# Another 1D GP Example

We generate realizations of a simple one dimensional Gaussian Process with zero mean and Matern covariance. Then we use the LaplaceInterpolation procedure to produce the interpolation.

In [None]:
using GaussianProcesses, LaplaceInterpolation, Random, LinearAlgebra, Plots, Statistics, StatsPlots
Random.seed!(20140430);

In [None]:
function get_gp(ν, ll, lσ)
    kern = Matern(ν, ll, lσ)                   
    # We will use no observation noise here for the purposes of generating data
    return GP(x, y, MeanZero(), kern)
end

function gprealiz(x, y, ν, ll, lσ, n2, nrealiz = 1)
    kern = Matern(ν, ll, lσ)                   
    # We will use no observation noise here for the purposes of generating data
    gp = GP(x, y, MeanZero(), kern)
    # Generate realizations of the data. It is given as μ + σLV, where L is the Cholesky factor of K
    # and V is drawn from an iid N(0,1) distribution
    μ, Σ = predict_f(gp, collect(1.0:n2), full_cov = true)
    L = cholesky(Σ)
    realiz = zeros(n2, nrealiz)
    for i in 1:nrealiz
        realiz[:, i] = μ + L.L * randn(n2)
    end
    return realiz
end

## Generate some data with Matèrn covariance 

We use the GaussianProcesses.jl package to first make up a GP and then generate realizations from it. The parameters given to this package are on a log scale. 

In [None]:
# Training data
n = 10
n2 = 2 * n
v = Float64.(randperm(n2))
x = sort(v[1:n])
y = sin.(2π * x * 0.1) + 0.05*randn(n)

keep = Int64.(x)
discard = sort(Int64.(v[(n+1):n2]))

# The Matern parameters are set on a log scale
ν = 1.5
ll = 0.5
lσ = 0.0 #0.05
nrealiz = 100

realiz = gprealiz(x, y, ν, ll, lσ, n2, nrealiz)
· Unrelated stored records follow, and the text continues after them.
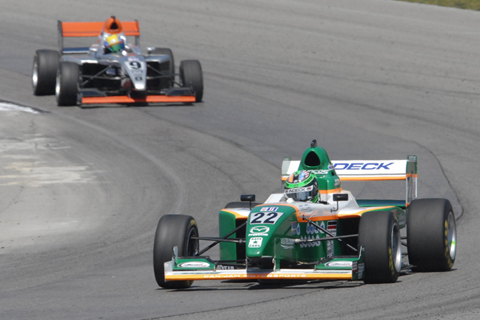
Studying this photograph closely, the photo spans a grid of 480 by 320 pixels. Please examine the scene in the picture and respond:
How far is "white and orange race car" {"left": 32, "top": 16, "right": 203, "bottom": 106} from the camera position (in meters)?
21.3

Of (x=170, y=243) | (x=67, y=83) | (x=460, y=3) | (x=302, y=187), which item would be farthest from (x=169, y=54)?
(x=170, y=243)

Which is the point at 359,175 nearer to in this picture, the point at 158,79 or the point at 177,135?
the point at 177,135

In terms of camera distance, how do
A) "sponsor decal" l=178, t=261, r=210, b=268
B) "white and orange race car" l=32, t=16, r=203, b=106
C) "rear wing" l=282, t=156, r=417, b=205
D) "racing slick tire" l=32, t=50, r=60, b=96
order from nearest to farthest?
"sponsor decal" l=178, t=261, r=210, b=268
"rear wing" l=282, t=156, r=417, b=205
"white and orange race car" l=32, t=16, r=203, b=106
"racing slick tire" l=32, t=50, r=60, b=96

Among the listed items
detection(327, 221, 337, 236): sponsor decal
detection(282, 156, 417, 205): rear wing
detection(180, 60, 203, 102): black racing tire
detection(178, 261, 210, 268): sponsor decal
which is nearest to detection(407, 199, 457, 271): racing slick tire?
detection(327, 221, 337, 236): sponsor decal

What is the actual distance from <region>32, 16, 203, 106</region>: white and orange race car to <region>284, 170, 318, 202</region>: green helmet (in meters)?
11.8

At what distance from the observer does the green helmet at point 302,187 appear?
380 inches

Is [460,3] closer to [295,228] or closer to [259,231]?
[295,228]

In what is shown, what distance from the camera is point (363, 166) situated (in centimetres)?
1124

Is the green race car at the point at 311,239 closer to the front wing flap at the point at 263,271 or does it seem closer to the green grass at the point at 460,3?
the front wing flap at the point at 263,271

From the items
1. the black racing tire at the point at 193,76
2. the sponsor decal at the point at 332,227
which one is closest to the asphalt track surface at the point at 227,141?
the black racing tire at the point at 193,76

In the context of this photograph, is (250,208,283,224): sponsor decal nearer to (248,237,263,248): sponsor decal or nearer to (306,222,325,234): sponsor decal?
(248,237,263,248): sponsor decal

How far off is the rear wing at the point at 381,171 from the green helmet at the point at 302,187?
1258 mm

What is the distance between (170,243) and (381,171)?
3212 mm

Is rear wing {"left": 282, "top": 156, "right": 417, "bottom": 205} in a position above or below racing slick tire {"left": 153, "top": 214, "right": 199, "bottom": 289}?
above
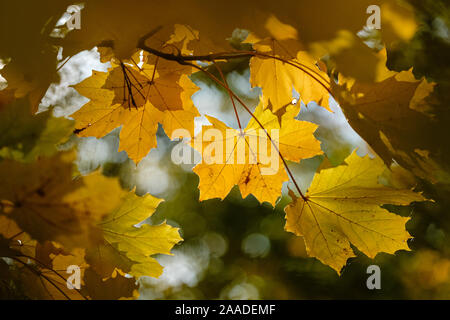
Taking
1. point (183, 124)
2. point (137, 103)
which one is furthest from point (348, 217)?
point (137, 103)

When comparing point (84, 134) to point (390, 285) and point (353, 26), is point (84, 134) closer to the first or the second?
point (353, 26)

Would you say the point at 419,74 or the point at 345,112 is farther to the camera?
the point at 419,74

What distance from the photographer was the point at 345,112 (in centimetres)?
60

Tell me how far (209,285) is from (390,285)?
92.0 inches

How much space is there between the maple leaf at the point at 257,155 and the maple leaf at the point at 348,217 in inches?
2.7

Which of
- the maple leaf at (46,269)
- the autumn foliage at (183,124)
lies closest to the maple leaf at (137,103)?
the autumn foliage at (183,124)

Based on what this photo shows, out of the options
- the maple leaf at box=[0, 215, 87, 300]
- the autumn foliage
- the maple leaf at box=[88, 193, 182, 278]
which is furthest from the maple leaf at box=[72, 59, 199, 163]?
the maple leaf at box=[0, 215, 87, 300]

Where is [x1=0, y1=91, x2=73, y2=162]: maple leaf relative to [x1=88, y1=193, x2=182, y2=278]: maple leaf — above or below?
above

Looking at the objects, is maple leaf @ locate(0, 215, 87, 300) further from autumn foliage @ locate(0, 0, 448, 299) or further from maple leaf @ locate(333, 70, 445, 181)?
maple leaf @ locate(333, 70, 445, 181)

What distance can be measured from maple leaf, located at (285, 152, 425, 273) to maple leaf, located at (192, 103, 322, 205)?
2.7 inches

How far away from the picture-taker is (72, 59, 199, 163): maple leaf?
0.73 metres

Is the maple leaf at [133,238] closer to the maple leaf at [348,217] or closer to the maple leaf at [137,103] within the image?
the maple leaf at [137,103]

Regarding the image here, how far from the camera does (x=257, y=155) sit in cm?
78

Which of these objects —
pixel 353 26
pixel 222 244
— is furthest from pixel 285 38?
pixel 222 244
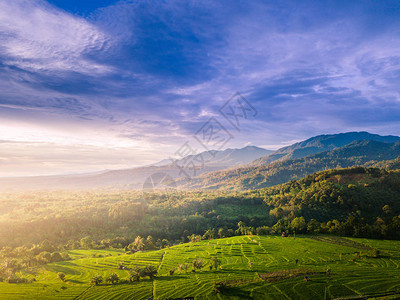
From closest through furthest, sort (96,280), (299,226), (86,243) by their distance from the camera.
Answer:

Plotting the realizations atop the simple 1D GP.

In [None]:
gp = get_gp(ν, ll, lσ)
plot(gp; xlabel="x", ylabel="y", title="Gaussian process", legend=true, label = ["μ" "y"],
        xlim = [0,21]) 
plot!(realiz, c = RGBA(0,0,0,0.1), label = "")

## Interpolate using Matérn and Laplace interpolation

Here we assume the Matérn parameters are known and interpolate using them. We need to convert between the log-parameters given to the GP function above and the notation we've used, m, and $\epsilon$. 

In [None]:
h = 1.0

d = 1
# m = nu + d/2
m = 2 
# epsilon = sqrt(2*nu)/length_scale
epsilon = sqrt(3)/exp(ll)

y_lap = mapslices(z -> matern_1d_grid(z, discard, 1, 1.0, h), realiz, dims = 1)
y_mat = mapslices(z -> matern_1d_grid(z, discard, m, epsilon, h), realiz, dims = 1)


Looking at one of the realizations and the interpolation we get, we see that the squared distance between the interpolation and the truth is smaller for the Matérn.

In [None]:
function sqdist(r, interp, discard)
    return sum(abs2, r[discard] .- interp[discard])
end

i = 1

println("Squared distance between Laplace interpolation and the truth: $(sqdist(realiz[:,i], y_lap[:,i], discard))")
println("Squared distance between Matern interpolation and the truth: $(sqdist(realiz[:,i], y_mat[:,i], discard))")

plot(gp, label = "GP", alpha = 0.05, legend = :outertopright)
scatter!(keep, realiz[keep, i], label="Known")
plot!(realiz[:, i], label = "Realiz. $i")
scatter!(discard, y_lap[discard, i], label = "∇² Interp.")
scatter!(discard, y_mat[discard, i], label = "Mat($m, $(round(epsilon, sigdigits = 3))) Interp.")


In [None]:
# Compute the squared distance for all the interpolations
lap_dist = map(i -> sqdist(realiz[:, i], y_lap[:, i], discard), 1:nrealiz)
mat_dist = map(i -> sqdist(realiz[:, i], y_mat[:, i], discard), 1:nrealiz)

println("Mean squared distance between the Laplacian interpolation and the truth: $(mean(lap_dist)).")
println("Mean squared distance between the Matern interpolation and the truth: $(mean(mat_dist)).")

boxplot(lap_dist)